Description of the task: Please return all the records exactly, with nothing left out.

Saved entries
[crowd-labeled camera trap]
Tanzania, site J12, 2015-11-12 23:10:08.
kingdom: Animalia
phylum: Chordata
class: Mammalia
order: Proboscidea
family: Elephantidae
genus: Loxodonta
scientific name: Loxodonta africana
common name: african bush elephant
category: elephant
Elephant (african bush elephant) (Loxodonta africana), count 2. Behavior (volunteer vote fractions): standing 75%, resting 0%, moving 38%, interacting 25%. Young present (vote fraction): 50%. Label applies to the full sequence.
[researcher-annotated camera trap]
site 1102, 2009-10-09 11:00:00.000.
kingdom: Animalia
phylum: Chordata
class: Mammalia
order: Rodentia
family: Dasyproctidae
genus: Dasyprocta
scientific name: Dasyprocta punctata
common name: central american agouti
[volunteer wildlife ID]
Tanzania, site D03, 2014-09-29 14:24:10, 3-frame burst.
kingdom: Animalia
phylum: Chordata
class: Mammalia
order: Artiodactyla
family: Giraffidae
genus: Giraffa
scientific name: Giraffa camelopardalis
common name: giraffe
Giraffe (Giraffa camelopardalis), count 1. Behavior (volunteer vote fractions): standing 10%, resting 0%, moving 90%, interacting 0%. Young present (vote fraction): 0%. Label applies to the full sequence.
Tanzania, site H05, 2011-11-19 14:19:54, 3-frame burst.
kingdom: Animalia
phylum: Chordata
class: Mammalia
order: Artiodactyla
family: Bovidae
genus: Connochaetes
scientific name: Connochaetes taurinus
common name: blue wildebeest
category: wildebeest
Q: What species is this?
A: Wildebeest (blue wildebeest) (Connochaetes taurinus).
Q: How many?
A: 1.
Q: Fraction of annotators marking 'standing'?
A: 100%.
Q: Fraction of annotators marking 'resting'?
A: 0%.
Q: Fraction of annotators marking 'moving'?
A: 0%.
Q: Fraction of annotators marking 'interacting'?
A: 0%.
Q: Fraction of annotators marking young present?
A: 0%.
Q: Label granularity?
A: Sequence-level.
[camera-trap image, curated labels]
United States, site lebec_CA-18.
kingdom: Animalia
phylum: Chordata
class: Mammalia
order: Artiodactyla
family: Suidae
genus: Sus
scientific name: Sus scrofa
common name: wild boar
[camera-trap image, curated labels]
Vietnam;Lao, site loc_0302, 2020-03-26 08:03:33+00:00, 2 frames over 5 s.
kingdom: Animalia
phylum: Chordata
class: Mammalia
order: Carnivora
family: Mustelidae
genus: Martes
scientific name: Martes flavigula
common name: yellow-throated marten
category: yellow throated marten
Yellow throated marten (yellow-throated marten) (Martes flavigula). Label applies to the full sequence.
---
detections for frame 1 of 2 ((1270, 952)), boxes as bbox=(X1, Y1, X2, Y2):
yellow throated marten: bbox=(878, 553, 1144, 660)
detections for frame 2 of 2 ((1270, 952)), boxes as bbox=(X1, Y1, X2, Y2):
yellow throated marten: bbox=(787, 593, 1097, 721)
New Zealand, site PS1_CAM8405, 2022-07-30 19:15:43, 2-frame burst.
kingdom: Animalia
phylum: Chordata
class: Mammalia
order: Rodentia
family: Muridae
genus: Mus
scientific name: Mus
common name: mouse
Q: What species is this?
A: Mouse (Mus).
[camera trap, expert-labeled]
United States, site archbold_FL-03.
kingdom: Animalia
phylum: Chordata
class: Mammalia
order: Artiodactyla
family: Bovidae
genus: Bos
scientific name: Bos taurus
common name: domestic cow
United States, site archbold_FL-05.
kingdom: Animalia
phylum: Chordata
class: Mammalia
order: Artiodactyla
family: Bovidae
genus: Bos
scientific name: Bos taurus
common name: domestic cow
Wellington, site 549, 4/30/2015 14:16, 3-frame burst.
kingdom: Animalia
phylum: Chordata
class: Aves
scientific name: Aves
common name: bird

Result for this exercise:
[crowd-labeled camera trap]
Tanzania, site J12, 2015-11-12 23:10:08.
kingdom: Animalia
phylum: Chordata
class: Mammalia
order: Proboscidea
family: Elephantidae
genus: Loxodonta
scientific name: Loxodonta africana
common name: african bush elephant
category: elephant
Elephant (african bush elephant) (Loxodonta africana), count 2. Behavior (volunteer vote fractions): standing 75%, resting 0%, moving 38%, interacting 25%. Young present (vote fraction): 50%. Label applies to the full sequence.
[researcher-annotated camera trap]
site 1102, 2009-10-09 11:00:00.000.
kingdom: Animalia
phylum: Chordata
class: Mammalia
order: Rodentia
family: Dasyproctidae
genus: Dasyprocta
scientific name: Dasyprocta punctata
common name: central american agouti
[volunteer wildlife ID]
Tanzania, site D03, 2014-09-29 14:24:10, 3-frame burst.
kingdom: Animalia
phylum: Chordata
class: Mammalia
order: Artiodactyla
family: Giraffidae
genus: Giraffa
scientific name: Giraffa camelopardalis
common name: giraffe
Giraffe (Giraffa camelopardalis), count 1. Behavior (volunteer vote fractions): standing 10%, resting 0%, moving 90%, interacting 0%. Young present (vote fraction): 0%. Label applies to the full sequence.
Tanzania, site H05, 2011-11-19 14:19:54, 3-frame burst.
kingdom: Animalia
phylum: Chordata
class: Mammalia
order: Artiodactyla
family: Bovidae
genus: Connochaetes
scientific name: Connochaetes taurinus
common name: blue wildebeest
category: wildebeest
Q: What species is this?
A: Wildebeest (blue wildebeest) (Connochaetes taurinus).
Q: How many?
A: 1.
Q: Fraction of annotators marking 'standing'?
A: 100%.
Q: Fraction of annotators marking 'resting'?
A: 0%.
Q: Fraction of annotators marking 'moving'?
A: 0%.
Q: Fraction of annotators marking 'interacting'?
A: 0%.
Q: Fraction of annotators marking young present?
A: 0%.
Q: Label granularity?
A: Sequence-level.
[camera-trap image, curated labels]
United States, site lebec_CA-18.
kingdom: Animalia
phylum: Chordata
class: Mammalia
order: Artiodactyla
family: Suidae
genus: Sus
scientific name: Sus scrofa
common name: wild boar
[camera-trap image, curated labels]
Vietnam;Lao, site loc_0302, 2020-03-26 08:03:33+00:00, 2 frames over 5 s.
kingdom: Animalia
phylum: Chordata
class: Mammalia
order: Carnivora
family: Mustelidae
genus: Martes
scientific name: Martes flavigula
common name: yellow-throated marten
category: yellow throated marten
Yellow throated marten (yellow-throated marten) (Martes flavigula). Label applies to the full sequence.
---
detections for frame 1 of 2 ((1270, 952)), boxes as bbox=(X1, Y1, X2, Y2):
yellow throated marten: bbox=(878, 553, 1144, 660)
detections for frame 2 of 2 ((1270, 952)), boxes as bbox=(X1, Y1, X2, Y2):
yellow throated marten: bbox=(787, 593, 1097, 721)
New Zealand, site PS1_CAM8405, 2022-07-30 19:15:43, 2-frame burst.
kingdom: Animalia
phylum: Chordata
class: Mammalia
order: Rodentia
family: Muridae
genus: Mus
scientific name: Mus
common name: mouse
Q: What species is this?
A: Mouse (Mus).
[camera trap, expert-labeled]
United States, site archbold_FL-03.
kingdom: Animalia
phylum: Chordata
class: Mammalia
order: Artiodactyla
family: Bovidae
genus: Bos
scientific name: Bos taurus
common name: domestic cow
United States, site archbold_FL-05.
kingdom: Animalia
phylum: Chordata
class: Mammalia
order: Artiodactyla
family: Bovidae
genus: Bos
scientific name: Bos taurus
common name: domestic cow
Wellington, site 549, 4/30/2015 14:16, 3-frame burst.
kingdom: Animalia
phylum: Chordata
class: Aves
scientific name: Aves
common name: bird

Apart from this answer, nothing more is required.